Library That Preprocessing Audio For TTS/STT.
Project description
PAFST
Library That Preprocessing Audio For TTS.
This library enables easy processing of audio files into a format suitable for TTS training data with a simple execution.
Description
PAFST have three features.
- Separator and Denoiser
- VAD
- Diarization
- STT
- Separator or Denoiser : Removes background music (MR) and noise from each audio file to isolate clean voice tracks.
- VAD : Detects whether the audio is present or absent.
- Diarization : Separates speakers within each audio file, identifying distinct voices.

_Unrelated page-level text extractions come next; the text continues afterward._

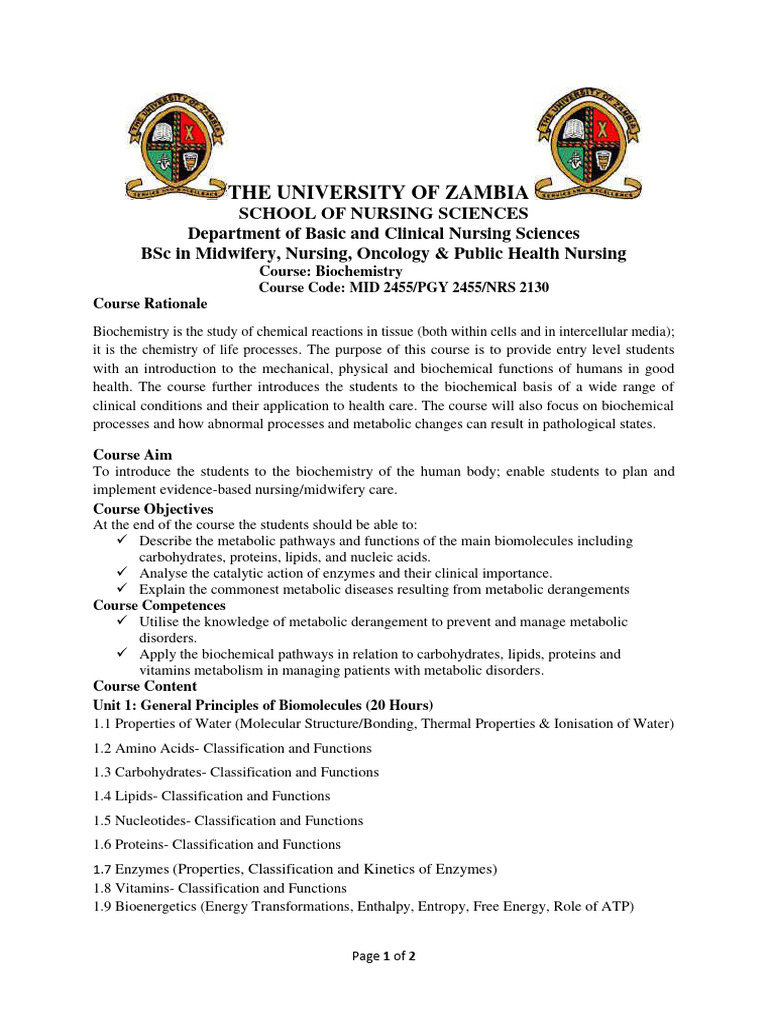 THE UNIVERSITY OF ZAMBIA
SCHOOL OF NURSING SCIENCES
Department of Basic and Clinical Nursing Sciences
BSc in Midwifery, Nursing, Oncology & Public Health Nursing
Course: Biochemistry
Course Code: MID 2455/PGY 2455/NRS 2130

Course Rationale

Biochemistry is the study of chemical reactions in tissue (both within cells and in intercellular media); it is the chemistry of life processes. The purpose of this course is to provide entry level students with an introduction to the mechanical, physical and biochemical functions of humans in good health. The course further introduces the students to the biochemical basis of a wide range of clinical conditions and their application to health care. The course will also focus on biochemical processes and how abnormal processes and metabolic changes can result in pathological states.

Course Aim
To introduce the students to the biochemistry of the human body; enable students to plan and implement evidence-based nursing/midwifery care.

Course Objectives
At the end of the course the students should be able to:
✓ Describe the metabolic pathways and functions of the main biomolecules including carbohydrates, proteins, lipids, and nucleic acids.
✓ Analyse the catalytic action of enzymes and their clinical importance.
✓ Explain the commonest metabolic diseases resulting from metabolic derangements

Course Competences
✓ Utilise the knowledge of metabolic derangement to prevent and manage metabolic disorders.
✓ Apply the biochemical pathways in relation to carbohydrates, lipids, proteins and vitamins metabolism in managing patients with metabolic disorders.

Course Content
Unit 1: General Principles of Biomolecules (20 Hours)
1.1 Properties of Water (Molecular Structure/Bonding, Thermal Properties & Ionisation of Water)
1.2 Amino Acids- Classification and Functions
1.3 Carbohydrates- Classification and Functions
1.4 Lipids- Classification and Functions
1.5 Nucleotides- Classification and Functions
1.6 Proteins- Classification and Functions
1.7 Enzymes (Properties, Classification and Kinetics of Enzymes)
1.8 Vitamins- Classification and Functions
1.9 Bioenergetics (Energy Transformations, Enthalpy, Entropy, Free Energy, Role of ATP)

Page 1 of 2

- STT : Extract text from audio.
# before run()
path
├── TEST-1.wav # have mr or noise
└── TEST-2.wav
# after run()
path
├── speaker_SPEAKER_00
│ ├── SPEAKER_00_1.wav # removed mr and noise
│ ├── SPEAKER_00_2.wav
│ └── SPEAKER_00_3.wav
├── speaker_SPEAKER_01
│ ├── SPEAKER_01_1.wav
│ └── SPEAKER_01_2.wav
├── speaker_SPEAKER_02
│ ├── SPEAKER_02_1.wav
│ └── SPEAKER_02_2.wav
├── asr.json
└── diarization.json
# diarization.json
[
{
"speaker_path": "/processed_audio/speaker_SPEAKER_00/SPEAKER_00_0.wav",
"audio_filepath": "processed_audio//TEST-1.wav", # this is audio separated
"start_time": 0.03,
"end_time": 3.81
},
...
]
# asr.json
[
{
"asr_text": " Let's talk about music. I often do you listen to music.",
"audio_filepath": "/processed_audio/speaker_SPEAKER_00/SPEAKER_00_0.wav",
"language": "en"
}
]
Features
- Separator : Using the UVR project’s model and code for music source separation.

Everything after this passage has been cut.